The publishing system event handler first checks to make sure that the operation is permitted for the collection (eg. its webCollectionStatus is not "archived"). If the transaction is not legal, change its eventstatus from "pending" to "refused" and set the message, so that a record exists in the publishing log.

If the operation is legal, the next step is to check in (via the revision controll system in use) the current revision of all of the resources on the staging server. If this fails (for example because it would exceed the collection's quota), the eventstatus is changed from "pending" to "failed" and the message is set. If it succeeds, the revision is set to the symbolic version that was just checked in via the revision control system, and the start time is set.

It then does a "BEGIN", and we delete all entries from the WebColResources table for a given collection. A directory for the new content is created in the production web system storage. An ".htaccess" file is written that implements various collection-specific for the collection, such as binding the collection name to the log file entries and implementing access control and authorization. For each resource in the collection, the last checked in version of that resource is checked out into the new directory. As each resource is checked out, a row is written to the WebColResources table with the URL that resource will be available at. When we're done putting all the new resources in their new home on the production server, the last step is to atomically replace the link to the old directory with the link to the new directory (as determined by the collection's url LDAP attribute) so the httpd process picks up the change. When this has been succesfully done, the old directory is deleted, the finished time is written, the eventstatus is set to "done", and we do a "COMMIT". If it fails, we instead do a "ROLLBACK", delete the new directory we created, change the eventstatus to "failed", and set the message so that the activity is recorded for the log.

VIII. System Interfaces

IX. User Interfaces

There are three primary categories of user.
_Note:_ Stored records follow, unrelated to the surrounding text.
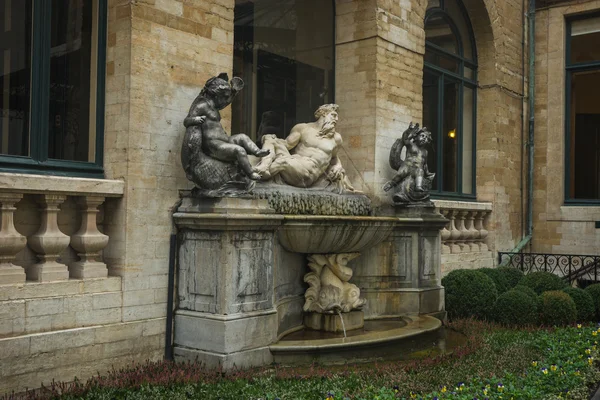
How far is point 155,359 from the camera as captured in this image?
7.13m

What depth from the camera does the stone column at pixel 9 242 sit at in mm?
5906

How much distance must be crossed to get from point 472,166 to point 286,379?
916 cm

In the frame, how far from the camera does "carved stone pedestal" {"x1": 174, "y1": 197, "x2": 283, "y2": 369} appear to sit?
6.77 meters

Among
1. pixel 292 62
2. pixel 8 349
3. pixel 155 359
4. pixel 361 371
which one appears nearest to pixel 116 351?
pixel 155 359

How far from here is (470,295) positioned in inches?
425

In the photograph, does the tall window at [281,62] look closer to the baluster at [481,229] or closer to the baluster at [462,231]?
the baluster at [462,231]

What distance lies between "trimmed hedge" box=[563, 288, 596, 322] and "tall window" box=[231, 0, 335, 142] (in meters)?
5.12

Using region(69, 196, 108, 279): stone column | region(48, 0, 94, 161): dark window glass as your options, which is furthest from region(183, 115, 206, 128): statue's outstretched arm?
region(69, 196, 108, 279): stone column

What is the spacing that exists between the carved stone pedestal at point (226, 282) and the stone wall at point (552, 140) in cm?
1018

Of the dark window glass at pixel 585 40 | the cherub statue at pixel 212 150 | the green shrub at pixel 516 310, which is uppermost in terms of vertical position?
the dark window glass at pixel 585 40

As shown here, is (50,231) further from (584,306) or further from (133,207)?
(584,306)

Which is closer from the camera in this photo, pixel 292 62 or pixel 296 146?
pixel 296 146

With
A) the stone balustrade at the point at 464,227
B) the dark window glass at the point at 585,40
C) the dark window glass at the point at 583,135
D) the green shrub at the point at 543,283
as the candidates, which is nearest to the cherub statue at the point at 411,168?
the stone balustrade at the point at 464,227

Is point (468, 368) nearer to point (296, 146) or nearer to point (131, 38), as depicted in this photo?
point (296, 146)
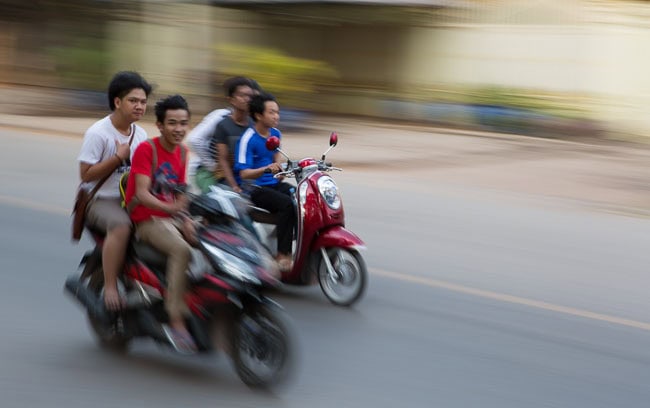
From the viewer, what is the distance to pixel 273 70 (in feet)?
68.6

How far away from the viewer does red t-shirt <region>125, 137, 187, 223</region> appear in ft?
19.2

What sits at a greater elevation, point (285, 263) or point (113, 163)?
point (113, 163)

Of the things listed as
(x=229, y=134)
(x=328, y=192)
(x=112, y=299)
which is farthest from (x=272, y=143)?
(x=112, y=299)

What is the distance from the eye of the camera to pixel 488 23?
73.1ft

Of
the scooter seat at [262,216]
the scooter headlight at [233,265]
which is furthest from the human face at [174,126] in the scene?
the scooter seat at [262,216]

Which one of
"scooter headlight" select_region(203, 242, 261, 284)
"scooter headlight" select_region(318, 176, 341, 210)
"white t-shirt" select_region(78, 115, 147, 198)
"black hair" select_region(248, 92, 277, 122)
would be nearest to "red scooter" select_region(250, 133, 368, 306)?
"scooter headlight" select_region(318, 176, 341, 210)

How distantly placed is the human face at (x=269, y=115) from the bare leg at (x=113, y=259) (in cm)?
198

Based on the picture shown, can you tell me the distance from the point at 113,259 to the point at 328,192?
2150mm

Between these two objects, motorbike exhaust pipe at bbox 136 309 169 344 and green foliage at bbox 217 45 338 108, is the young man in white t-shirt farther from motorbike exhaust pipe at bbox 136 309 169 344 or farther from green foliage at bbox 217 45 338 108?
green foliage at bbox 217 45 338 108

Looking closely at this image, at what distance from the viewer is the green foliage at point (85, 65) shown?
2281cm

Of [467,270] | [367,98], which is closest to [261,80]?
[367,98]

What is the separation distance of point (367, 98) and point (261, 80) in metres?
3.46

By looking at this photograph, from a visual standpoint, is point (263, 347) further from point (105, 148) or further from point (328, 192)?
point (328, 192)

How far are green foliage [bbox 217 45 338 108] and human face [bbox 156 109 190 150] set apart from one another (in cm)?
1495
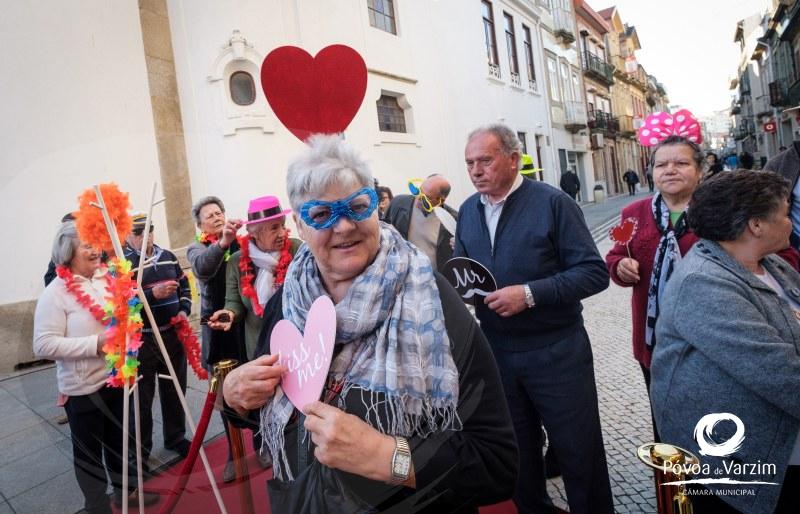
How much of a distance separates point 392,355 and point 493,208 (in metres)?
1.28

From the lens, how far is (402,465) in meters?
0.96

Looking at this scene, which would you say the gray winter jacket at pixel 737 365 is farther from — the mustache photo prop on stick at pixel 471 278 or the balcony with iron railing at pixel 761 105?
the balcony with iron railing at pixel 761 105

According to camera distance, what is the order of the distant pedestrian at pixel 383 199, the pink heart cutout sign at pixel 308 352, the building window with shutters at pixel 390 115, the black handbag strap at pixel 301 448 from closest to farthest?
1. the pink heart cutout sign at pixel 308 352
2. the black handbag strap at pixel 301 448
3. the distant pedestrian at pixel 383 199
4. the building window with shutters at pixel 390 115

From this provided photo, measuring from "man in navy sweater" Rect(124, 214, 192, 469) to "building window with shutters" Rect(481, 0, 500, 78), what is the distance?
1306 centimetres

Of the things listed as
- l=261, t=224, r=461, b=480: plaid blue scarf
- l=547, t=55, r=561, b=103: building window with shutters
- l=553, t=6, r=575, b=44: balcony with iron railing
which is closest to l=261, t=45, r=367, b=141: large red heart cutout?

The owner of a collection has access to all of the same interfaces as all of the individual publishers for that collection. The system administrator is a special and very rare case. Unless a discussion mentions that it's specifically about the System Administrator, it will be considered to only apply to the other users.

When a user goes to the web administration page, we can generate a list of the collections that they have any kind of access to and use the list to build a menu or web page. So, there's no reason to ever let ordinary users type in the name of an existing collection.

The page for a given collection must show a log of the most recent publishing events, and must have a mechanism for requesting more of this log. It must provide a mechanism for publishing the collection immediately, and for scheduling a publishing event at a particular date and time. It should also provide a mechanism for editing the list of users and groups that can view the collection on the public server.

The owner must have certain other capabilities as well. They must be able to edit the list of groups and users with write access to the collection, and those with read access to the collection on the staging server. They also need to be able to switch between the "simple" and "complex" publishing models.

The precise details of the user interface such as page layout will not be specified in this document, as decisions about these details are more apropriately within the domain of User Services rather than the development group.

X. Future Improvements/Areas of Likely Change

If the initial implementation only allows file uploads via FTP/kFTP, then one obvious area for improvement would be additional mechanisms for file upload. One likely mechanism would be WebDAV, implemented via a modified mod_dav for Apache, and another would be SMB, implemented via a modified Samba.

The initial implementation only supports publishing a single collection to a single URL (for example, the collection "cs.courses.211" might be published to "http://www.cs.cmu.edu/courses/211"). The capability to publish a single collection to multiple virtual servers is certainly planned. The capability to publish to multiple physical servers, not all of which share filesystem space, is something we can consider adding.